Preflighting a QTJ Installation

Given the hassle of setting up your own box with a custom QuickTime installation, the idea of having to walk your Windows users through such a process is probably unappealing. Installing the various QuickTime .dlls and such by yourself is not an alternative, because you promised not to redistribute QuickTime when you clicked “agree” on that license.

Tip

You know the license I mean—it’s the one you didn’t read! That’s OK, I didn’t read it either.

Fortunately, QuickTime 6 offers a “preflighting” feature that allows you to create an XML file that describes what QuickTime features you need, open the file with QuickTime, and have QuickTime download and install your features if they’re absent.

How do I do that?

In your favorite text editor, create an XML file, as seen in Example 1-2.

Example 1-2. Preflighting to install QTJ

<?xml version="1.0"?>
<?quicktime type="application/x-qtpreflight"?>
<qtpreflight>
  <component type="null" subtype="qtj "/>
</qtpreflight>

Save this file with a .mov extension to associate it with QuickTime.

Have QuickTime open this file in whatever means is appropriate for your application—embed it in a web page, have an installer script open it with QuickTimePlayer.exe, etc. When you do, QuickTime will check to see if QuickTime for Java has been installed; if QTJ hasn’t been installed, this will give the user a chance to download and install it, as seen in Figure 1-5.

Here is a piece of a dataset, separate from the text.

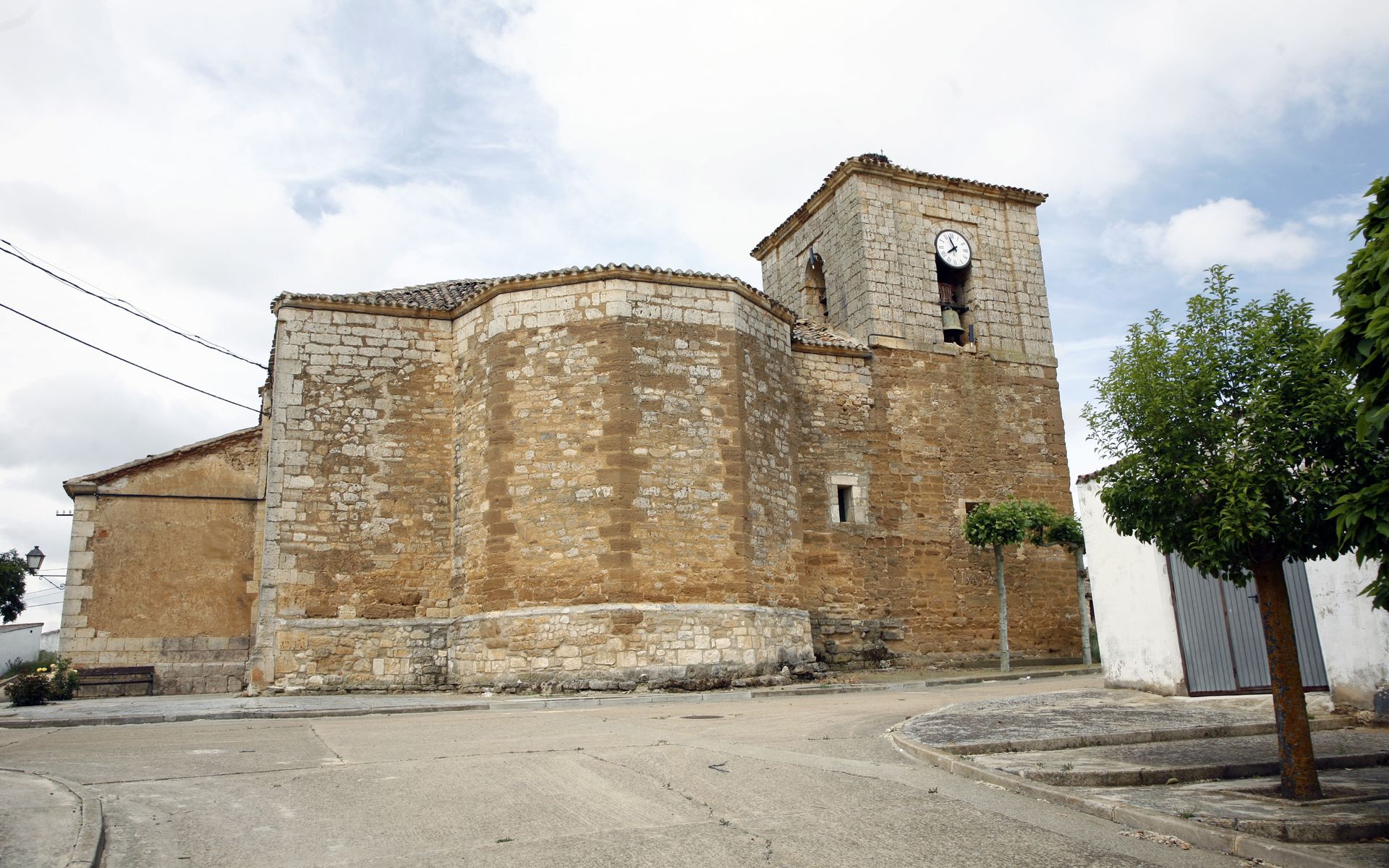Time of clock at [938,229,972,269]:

Installing QuickTime for Java via preflighting

Figure 1-5. Installing QuickTime for Java via preflighting

What just happened?

The XML file specifies a list of QuickTime components that the application knows it needs to run. These components are classified in a type/subtype scheme. For example, to test for MPEG-4 support, you’d use type "imdc" (short for image decompressor) and subtype "mp4v“. QuickTime for Java is something of a special case, so it gets type "null" and subtype "qtj“. The trailing space on the subtype is really important, because all types and subtypes must be exactly four characters long.

Note

Chapter 4 has much more information about components and the FOUR_CHAR_CODES that identify them.

If any of the specified components are found to be absent, QuickTime brings up a dialog and offers the user a chance to download and install them on the spot.

Tip

Because the XML file is pretending to be a movie, QuickTime Player will open it up with a typical movie window, which will hang around whether or not the install is approved and succeeds. Apple recommends embedding the preflight movie in an HTML page and using the width and height parameters of the <embed> tag to give it an unobtrusive size of 2 pixels by 2 pixels, so the user probably won’t even see it.